Directions for this task » In the entries below, how many lines hold the word "scientific"? Answer with the number only.

(Dataset items)
---*---
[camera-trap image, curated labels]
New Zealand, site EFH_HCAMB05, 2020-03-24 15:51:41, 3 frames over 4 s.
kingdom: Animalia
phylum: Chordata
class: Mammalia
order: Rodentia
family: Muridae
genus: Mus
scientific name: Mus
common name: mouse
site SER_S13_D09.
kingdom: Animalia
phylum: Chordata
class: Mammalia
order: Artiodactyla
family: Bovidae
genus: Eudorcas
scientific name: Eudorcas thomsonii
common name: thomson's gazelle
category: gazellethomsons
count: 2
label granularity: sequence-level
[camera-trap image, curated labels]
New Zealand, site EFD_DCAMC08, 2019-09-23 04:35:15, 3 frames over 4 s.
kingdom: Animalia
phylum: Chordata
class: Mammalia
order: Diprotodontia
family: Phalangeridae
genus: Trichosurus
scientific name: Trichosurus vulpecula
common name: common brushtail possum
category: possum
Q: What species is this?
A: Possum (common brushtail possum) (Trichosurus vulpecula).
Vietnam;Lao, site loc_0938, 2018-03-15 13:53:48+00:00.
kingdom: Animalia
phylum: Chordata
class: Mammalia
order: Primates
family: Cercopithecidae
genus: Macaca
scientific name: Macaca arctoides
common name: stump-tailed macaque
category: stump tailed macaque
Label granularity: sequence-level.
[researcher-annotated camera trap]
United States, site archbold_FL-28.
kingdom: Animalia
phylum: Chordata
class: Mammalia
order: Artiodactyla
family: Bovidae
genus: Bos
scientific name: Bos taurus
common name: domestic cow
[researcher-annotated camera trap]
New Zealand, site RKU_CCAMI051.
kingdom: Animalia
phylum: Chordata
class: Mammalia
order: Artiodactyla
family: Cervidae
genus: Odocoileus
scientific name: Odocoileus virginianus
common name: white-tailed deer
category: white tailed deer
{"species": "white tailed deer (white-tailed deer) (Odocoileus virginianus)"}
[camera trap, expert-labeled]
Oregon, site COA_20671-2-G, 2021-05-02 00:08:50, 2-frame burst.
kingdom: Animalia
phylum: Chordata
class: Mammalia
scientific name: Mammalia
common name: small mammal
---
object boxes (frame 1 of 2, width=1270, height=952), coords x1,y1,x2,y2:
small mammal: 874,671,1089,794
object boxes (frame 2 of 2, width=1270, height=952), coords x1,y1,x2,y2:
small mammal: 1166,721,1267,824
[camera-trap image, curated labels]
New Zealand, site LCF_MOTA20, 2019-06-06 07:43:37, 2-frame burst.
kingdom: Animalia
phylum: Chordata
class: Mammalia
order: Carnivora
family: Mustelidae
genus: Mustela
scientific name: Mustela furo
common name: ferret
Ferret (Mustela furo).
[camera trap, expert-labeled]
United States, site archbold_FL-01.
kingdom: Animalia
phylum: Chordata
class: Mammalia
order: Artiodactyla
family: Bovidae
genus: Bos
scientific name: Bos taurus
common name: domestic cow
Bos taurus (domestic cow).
---*---
Result » 9